Question¶

Does geowatch integrate with STAC?

Answer¶

Yes, we use STAC.

In fact STAC is the basis for all of our geospatial-first data interchange. Kitware is a performer in the IARPA SMART program, which provides all data via STAC endpoints. We started using it in early 2021, and we’ve seen it improve over the past 3 years. Kitware’s entry for this challenge is powered by our geowatch software.

We have a process to convert STAC to KWCOCO, which puts the geospatial data into a pixel-first context. The end-to-end pipeline is outlined here: geowatch/cli/prepare_ta2_dataset.py where the input is a geojson file indicating the spacetime area of interest.
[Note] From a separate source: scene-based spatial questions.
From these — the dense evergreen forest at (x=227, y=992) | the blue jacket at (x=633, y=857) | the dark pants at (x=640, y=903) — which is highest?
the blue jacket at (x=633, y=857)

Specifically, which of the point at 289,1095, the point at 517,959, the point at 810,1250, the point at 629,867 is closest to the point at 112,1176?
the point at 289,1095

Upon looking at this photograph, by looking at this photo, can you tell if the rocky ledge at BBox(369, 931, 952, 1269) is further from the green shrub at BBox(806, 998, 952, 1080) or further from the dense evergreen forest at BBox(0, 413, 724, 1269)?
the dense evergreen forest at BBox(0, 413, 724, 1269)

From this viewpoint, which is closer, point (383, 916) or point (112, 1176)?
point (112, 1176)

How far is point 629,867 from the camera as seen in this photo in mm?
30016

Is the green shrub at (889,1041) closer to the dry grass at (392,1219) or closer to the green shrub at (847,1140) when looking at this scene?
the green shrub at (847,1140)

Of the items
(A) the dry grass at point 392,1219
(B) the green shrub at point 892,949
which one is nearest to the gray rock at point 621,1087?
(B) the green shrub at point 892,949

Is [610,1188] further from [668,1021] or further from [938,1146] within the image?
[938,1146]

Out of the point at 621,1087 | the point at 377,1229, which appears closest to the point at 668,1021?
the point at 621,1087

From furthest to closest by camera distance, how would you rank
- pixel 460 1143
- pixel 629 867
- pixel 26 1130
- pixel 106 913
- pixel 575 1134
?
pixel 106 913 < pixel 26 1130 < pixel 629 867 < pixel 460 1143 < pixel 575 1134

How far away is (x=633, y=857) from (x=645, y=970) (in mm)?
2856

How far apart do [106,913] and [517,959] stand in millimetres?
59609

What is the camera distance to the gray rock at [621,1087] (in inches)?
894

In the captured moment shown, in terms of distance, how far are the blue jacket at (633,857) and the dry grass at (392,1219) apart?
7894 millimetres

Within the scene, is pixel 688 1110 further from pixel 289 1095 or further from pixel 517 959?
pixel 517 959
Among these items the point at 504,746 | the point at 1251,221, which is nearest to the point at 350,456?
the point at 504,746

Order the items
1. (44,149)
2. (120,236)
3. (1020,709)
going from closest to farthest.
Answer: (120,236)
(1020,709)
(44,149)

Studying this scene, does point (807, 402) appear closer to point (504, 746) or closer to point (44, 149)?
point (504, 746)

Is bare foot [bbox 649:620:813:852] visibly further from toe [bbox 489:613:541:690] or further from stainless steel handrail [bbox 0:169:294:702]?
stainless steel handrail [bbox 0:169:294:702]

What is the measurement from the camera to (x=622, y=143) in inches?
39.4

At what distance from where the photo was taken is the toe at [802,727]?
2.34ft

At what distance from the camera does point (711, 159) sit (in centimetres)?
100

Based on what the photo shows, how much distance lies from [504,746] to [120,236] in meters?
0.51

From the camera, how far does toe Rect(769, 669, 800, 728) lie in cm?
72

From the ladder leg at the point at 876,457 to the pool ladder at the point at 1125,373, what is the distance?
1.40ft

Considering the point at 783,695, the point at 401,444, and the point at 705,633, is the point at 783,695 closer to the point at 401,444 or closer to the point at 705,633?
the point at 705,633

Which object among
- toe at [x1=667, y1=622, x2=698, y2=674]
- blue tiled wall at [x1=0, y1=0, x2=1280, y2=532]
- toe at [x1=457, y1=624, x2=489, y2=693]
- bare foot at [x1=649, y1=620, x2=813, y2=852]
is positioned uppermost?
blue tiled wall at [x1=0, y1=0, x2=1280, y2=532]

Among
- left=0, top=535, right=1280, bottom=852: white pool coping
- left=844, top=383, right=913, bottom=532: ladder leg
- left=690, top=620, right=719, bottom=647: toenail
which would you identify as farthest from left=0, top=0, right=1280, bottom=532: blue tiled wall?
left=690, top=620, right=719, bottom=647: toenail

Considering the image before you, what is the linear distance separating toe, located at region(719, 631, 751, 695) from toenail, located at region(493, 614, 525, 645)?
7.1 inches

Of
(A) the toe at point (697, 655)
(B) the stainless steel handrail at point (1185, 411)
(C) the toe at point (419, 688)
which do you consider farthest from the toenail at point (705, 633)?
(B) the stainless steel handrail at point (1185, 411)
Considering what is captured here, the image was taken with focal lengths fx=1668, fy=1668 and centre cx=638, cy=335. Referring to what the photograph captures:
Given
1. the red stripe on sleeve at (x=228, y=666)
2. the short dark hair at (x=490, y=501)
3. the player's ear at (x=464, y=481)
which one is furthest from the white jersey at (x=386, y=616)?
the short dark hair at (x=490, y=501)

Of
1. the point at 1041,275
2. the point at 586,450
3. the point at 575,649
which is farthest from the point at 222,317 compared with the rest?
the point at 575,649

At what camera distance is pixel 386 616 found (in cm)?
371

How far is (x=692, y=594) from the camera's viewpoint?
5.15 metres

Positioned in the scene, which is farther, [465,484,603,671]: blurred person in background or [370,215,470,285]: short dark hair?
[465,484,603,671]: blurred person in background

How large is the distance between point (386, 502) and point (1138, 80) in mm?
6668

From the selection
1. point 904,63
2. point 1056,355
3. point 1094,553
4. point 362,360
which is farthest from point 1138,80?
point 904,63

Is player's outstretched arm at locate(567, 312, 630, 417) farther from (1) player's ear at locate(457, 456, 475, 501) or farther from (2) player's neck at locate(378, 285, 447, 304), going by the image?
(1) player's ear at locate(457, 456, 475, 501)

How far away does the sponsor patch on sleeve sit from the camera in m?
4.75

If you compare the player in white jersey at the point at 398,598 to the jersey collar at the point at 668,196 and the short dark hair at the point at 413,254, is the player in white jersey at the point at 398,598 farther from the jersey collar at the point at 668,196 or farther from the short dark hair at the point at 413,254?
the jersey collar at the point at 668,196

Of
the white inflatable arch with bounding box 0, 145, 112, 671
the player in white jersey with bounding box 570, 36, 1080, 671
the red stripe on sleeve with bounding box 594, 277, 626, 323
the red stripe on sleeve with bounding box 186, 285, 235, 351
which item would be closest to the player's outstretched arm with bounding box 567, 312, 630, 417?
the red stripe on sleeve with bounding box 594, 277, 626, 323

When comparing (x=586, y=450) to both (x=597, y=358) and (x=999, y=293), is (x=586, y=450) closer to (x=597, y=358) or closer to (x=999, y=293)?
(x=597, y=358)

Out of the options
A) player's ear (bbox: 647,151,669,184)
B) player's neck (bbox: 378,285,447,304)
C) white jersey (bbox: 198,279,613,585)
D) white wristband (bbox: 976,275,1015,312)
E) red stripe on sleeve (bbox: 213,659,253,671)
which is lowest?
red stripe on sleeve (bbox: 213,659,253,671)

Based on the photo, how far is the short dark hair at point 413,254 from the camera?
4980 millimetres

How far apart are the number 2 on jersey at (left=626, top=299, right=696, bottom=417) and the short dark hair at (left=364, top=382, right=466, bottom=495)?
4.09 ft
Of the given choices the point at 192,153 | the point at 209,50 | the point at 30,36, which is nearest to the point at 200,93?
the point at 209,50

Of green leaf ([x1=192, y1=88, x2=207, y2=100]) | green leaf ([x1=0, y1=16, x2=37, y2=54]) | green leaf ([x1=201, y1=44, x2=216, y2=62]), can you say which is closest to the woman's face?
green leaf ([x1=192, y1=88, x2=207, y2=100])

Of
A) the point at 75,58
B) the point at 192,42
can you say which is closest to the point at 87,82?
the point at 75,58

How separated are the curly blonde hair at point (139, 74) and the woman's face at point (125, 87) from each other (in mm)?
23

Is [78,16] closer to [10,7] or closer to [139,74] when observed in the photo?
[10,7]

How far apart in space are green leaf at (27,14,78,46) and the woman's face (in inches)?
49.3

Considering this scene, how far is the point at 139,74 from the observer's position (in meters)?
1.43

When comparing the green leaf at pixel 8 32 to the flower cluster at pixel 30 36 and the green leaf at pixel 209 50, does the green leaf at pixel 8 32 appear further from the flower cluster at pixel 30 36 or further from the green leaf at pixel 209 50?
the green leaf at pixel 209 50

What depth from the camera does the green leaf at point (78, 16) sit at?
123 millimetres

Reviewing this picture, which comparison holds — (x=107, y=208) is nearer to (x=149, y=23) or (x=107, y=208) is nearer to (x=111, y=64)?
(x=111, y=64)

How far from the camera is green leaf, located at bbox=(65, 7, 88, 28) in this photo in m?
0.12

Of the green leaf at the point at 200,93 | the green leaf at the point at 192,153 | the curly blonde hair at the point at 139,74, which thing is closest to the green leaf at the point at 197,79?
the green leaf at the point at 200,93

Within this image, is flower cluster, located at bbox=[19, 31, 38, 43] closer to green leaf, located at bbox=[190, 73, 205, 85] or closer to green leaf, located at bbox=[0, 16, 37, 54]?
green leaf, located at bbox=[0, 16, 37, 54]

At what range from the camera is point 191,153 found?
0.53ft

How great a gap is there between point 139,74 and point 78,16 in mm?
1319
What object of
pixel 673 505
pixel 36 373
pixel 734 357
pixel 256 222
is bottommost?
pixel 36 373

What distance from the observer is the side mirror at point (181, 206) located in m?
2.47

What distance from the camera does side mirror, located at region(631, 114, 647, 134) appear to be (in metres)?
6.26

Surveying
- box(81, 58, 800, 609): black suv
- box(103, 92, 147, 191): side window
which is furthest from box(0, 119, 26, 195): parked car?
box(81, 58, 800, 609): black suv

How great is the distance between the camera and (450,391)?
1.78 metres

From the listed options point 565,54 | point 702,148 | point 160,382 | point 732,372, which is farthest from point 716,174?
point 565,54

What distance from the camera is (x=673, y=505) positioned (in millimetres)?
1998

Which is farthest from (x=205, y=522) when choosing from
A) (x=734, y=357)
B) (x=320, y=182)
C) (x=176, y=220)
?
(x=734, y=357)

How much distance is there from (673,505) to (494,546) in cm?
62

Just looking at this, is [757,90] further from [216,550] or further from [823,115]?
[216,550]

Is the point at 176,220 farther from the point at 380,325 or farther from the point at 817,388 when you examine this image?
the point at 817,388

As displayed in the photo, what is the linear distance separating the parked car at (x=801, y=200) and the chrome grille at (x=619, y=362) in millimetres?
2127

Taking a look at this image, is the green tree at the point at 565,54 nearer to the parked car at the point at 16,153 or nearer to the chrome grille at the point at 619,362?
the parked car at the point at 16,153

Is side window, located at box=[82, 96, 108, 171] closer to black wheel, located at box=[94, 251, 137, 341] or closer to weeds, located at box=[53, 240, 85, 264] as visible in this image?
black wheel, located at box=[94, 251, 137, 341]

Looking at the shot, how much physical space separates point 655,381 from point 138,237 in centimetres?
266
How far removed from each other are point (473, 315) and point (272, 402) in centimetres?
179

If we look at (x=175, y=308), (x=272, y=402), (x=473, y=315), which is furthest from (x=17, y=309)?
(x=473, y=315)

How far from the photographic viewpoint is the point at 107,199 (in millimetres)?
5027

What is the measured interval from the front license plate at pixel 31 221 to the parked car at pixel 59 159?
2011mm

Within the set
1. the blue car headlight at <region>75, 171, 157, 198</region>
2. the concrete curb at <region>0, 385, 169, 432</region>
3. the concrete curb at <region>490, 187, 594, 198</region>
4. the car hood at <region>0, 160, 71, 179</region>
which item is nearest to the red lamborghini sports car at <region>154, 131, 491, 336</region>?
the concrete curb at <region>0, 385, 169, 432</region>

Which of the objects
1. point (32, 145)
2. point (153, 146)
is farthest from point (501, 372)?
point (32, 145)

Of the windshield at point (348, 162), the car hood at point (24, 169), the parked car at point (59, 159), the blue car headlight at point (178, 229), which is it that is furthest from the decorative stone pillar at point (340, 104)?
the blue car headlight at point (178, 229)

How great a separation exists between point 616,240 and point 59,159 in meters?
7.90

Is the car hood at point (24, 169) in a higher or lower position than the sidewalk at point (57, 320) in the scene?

The output is a corresponding kwcoco dataset.

The above just defines the pipeline. The information flow is as follows:

Run geowatch.cli.stac_search to identify matching STAC entries.
Run geowatch.cli.baseline_framework_ingress which converts query results to a STAC catalog.
Run geowatch.cli.stac_to_kwcoco which does the conversion to kwcoco (note: no data is pulled here, we just make a kwcoco file that points at the remote URLs for each relevant asset)
Run geowatch.cli.coco_align which uses GDAL to download crops / overviews of the underlying assets. This is what puts the data on disk and lets the ML engineers play with it. Everything in the geowatch system is KWCOCO from this point on, but I do see a future where predicted heatmaps added as new raster bands to the KWCOCO file are then indexed via STAC and pushed back up to some storage location.

Once inside of a kwcoco file we have a fairly sophisticated dataloader that allows users to request data in arbitrary resolutions. This logic lives in geowatch.tasks.fusion.datamodules.kwcoco_dataset. It’s powered by the delayed-image library.